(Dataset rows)
________________________________________

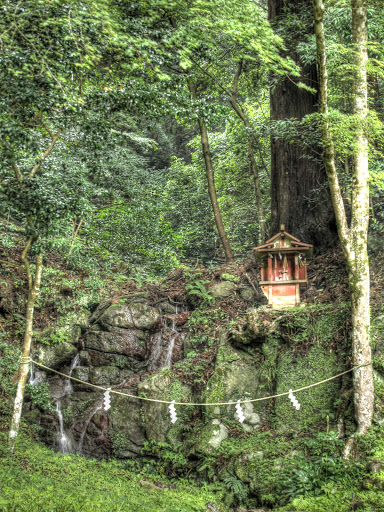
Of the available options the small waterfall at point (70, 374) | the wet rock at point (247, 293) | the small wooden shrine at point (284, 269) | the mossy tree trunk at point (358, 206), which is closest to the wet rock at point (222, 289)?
the wet rock at point (247, 293)

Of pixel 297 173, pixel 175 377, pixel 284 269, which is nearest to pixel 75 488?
pixel 175 377

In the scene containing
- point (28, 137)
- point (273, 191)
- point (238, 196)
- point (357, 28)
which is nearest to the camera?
point (28, 137)

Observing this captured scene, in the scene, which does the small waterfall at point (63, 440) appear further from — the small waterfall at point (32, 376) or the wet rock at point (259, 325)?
the wet rock at point (259, 325)

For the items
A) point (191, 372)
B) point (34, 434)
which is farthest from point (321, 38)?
point (34, 434)

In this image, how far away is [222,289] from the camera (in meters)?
9.54

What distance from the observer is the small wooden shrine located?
6.61 meters

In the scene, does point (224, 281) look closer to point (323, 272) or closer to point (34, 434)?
point (323, 272)

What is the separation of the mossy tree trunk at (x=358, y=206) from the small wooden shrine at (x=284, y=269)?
0.73m

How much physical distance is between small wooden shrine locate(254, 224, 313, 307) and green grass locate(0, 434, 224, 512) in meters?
3.28

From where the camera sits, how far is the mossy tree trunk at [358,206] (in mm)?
5814

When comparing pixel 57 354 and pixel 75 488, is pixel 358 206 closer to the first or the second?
pixel 75 488

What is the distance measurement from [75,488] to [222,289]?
5463 millimetres

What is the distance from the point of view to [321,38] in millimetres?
5934

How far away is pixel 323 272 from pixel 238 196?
6195mm
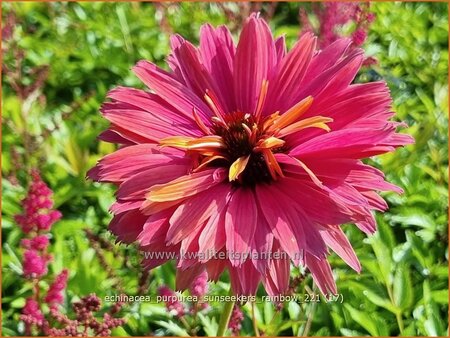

________________________________________

THE EXERCISE.
Please lay out all of the data above as a numbered list, with blank lines and the pictures left out.

CORRECT OUTPUT.
1. Of the available options the small waterfall at point (70, 374) | the wet rock at point (247, 293) | the small wooden shrine at point (284, 269) | the mossy tree trunk at point (358, 206), which is closest to the wet rock at point (222, 289)?
2. the wet rock at point (247, 293)
3. Of pixel 297 173, pixel 175 377, pixel 284 269, which is nearest to pixel 75 488?
4. pixel 175 377
5. In the scene containing
6. - point (28, 137)
7. - point (273, 191)
8. - point (238, 196)
9. - point (357, 28)
10. which is nearest to the camera?
11. point (28, 137)
12. Observing this captured scene, in the scene, which does the small waterfall at point (63, 440) appear further from — the small waterfall at point (32, 376) or the wet rock at point (259, 325)?
13. the wet rock at point (259, 325)
14. For the items
15. A) point (191, 372)
16. B) point (34, 434)
17. which is farthest from point (321, 38)?
18. point (34, 434)
19. In this image, how far away is [222,289] from the camera (in meters)?
20. 9.54
21. What distance from the observer is the small wooden shrine located?
22. 6.61 meters
23. In the scene, does point (224, 281) look closer to point (323, 272) or closer to point (34, 434)?
24. point (323, 272)
25. What is the separation of the mossy tree trunk at (x=358, y=206) from the small wooden shrine at (x=284, y=269)?
26. 0.73m
27. How much physical distance is between small wooden shrine locate(254, 224, 313, 307) and green grass locate(0, 434, 224, 512) in meters?
28. 3.28
29. From where the camera sits, how far is the mossy tree trunk at [358,206] (in mm)?
30. 5814
31. When comparing pixel 57 354 and pixel 75 488, is pixel 358 206 closer to the first or the second?
32. pixel 75 488
33. What is the distance measurement from [75,488] to [222,289]?
34. 5463 millimetres
35. What is the distance from the point of view to [321,38] in millimetres?
36. 5934
37. How far away is pixel 323 272 from pixel 238 196?
38. 6195mm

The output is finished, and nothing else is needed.